By 2015, Melvin had founded We the People Opportunity Farm, a nonprofit focused on reentry through farming. The soil analogy came to him at the end of his first real farming season in 2017.

Restaurant chefs were raving about his vegetables. Fresh, nutritious, incredible. “I’m happy to hear that, but I gotta tell you that wasn’t my intent,” he told them. His intent was the soil. “It dawned on me the same thing applies to human beings. It’s all about our soil.”

The farm runs paid internship programs for formerly incarcerated men and women. They don’t just farm. They take financial literacy courses, nonviolence communication training, work with Habitat for Humanity on neighborhood rehab projects, get job training through Michigan Works.
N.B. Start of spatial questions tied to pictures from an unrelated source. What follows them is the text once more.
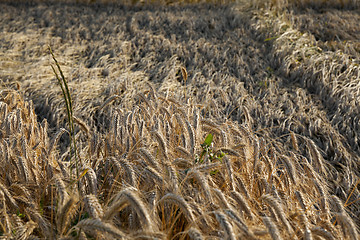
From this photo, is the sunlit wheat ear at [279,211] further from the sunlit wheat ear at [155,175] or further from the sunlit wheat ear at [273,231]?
the sunlit wheat ear at [155,175]

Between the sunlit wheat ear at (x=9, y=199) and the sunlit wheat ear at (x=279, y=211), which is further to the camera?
the sunlit wheat ear at (x=9, y=199)

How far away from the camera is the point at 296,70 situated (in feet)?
14.2

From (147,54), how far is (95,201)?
3619mm

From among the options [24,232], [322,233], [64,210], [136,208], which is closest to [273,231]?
[322,233]

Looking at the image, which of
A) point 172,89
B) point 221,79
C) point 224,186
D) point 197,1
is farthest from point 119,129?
point 197,1

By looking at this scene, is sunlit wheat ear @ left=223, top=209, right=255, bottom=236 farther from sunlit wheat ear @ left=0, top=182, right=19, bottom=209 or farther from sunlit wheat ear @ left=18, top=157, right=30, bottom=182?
sunlit wheat ear @ left=18, top=157, right=30, bottom=182

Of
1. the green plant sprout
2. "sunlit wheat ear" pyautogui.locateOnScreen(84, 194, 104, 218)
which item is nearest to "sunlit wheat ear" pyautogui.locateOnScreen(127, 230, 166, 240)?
"sunlit wheat ear" pyautogui.locateOnScreen(84, 194, 104, 218)

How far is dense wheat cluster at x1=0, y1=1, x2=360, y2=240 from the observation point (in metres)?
1.53

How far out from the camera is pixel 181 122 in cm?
225

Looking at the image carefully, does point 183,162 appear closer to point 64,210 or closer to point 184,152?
point 184,152

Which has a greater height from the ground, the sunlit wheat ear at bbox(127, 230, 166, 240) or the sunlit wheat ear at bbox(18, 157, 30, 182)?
the sunlit wheat ear at bbox(127, 230, 166, 240)

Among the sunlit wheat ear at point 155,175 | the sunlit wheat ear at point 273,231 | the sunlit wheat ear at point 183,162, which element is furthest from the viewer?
the sunlit wheat ear at point 183,162

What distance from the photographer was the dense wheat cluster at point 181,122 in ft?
5.01

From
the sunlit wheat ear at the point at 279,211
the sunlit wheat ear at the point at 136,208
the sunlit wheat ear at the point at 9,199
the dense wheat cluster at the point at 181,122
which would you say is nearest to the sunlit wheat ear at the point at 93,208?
the dense wheat cluster at the point at 181,122
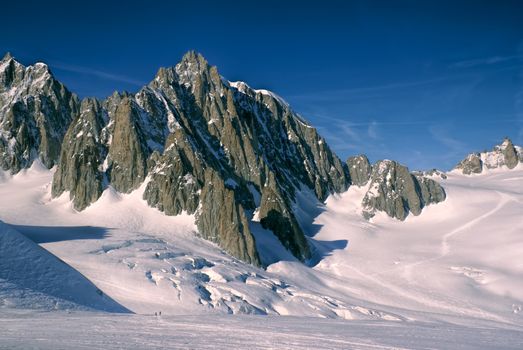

“Farming is just the vehicle,” Melvin explained. “Farming is the tool to building trust with people enough for them to allow us to come alongside them and help change some soil in their lives.”

Interns do a “soil assessment” at the beginning, which is really a needs assessment. Throughout the program, Melvin and his team check in: How are you doing? What’s next? Whatever their goals and needs are, they try to come alongside and help achieve them.

Transportation. Housing. Basic life skills that most people take for granted but can make the difference between staying out and going back.

The Biggest Takeaway

Now Melvin gets national recognition. PBS covers his work. Jane Fonda visited the farm. Famous historians and world-renowned chefs show up to see what he’s doing.

“All I wanted was quite not quite a few years ago but not too long ago was just be on SSI,” he said.

I asked him what his biggest takeaway was from everything he’d been through.

“My biggest takeaway is that everything I’ve gone through has led me to be the person that I am right now. My biggest takeaway is to forgive myself. To make peace with myself. Not to blame others and know that one person can do a lot.”

The kids in the neighborhood climb the fence to play basketball near his farm. One day, an 11-year-old asked him: “Hey farmer Parson, you ever been to jail?”

Melvin saw the kid trying to normalize prison because he probably sensed that was his future too. “Hey kid, you know it don’t really matter what I went to jail for,” Melvin told him. “What matters is that you get the best education that you can possibly get so that you can potentially get a good job, maybe drive a car that you want to drive, eat some food that you want to eat. What’s also important is that you treat yourself with kindness and dignity and equally important that you treat others the same way.”

Then he added: “But the most important thing on your agenda is to come over here periodically and check and make sure if I need some help or not.”

That’s the soil analogy in action. Good soil. Good nutrients. The right environment. People can grow.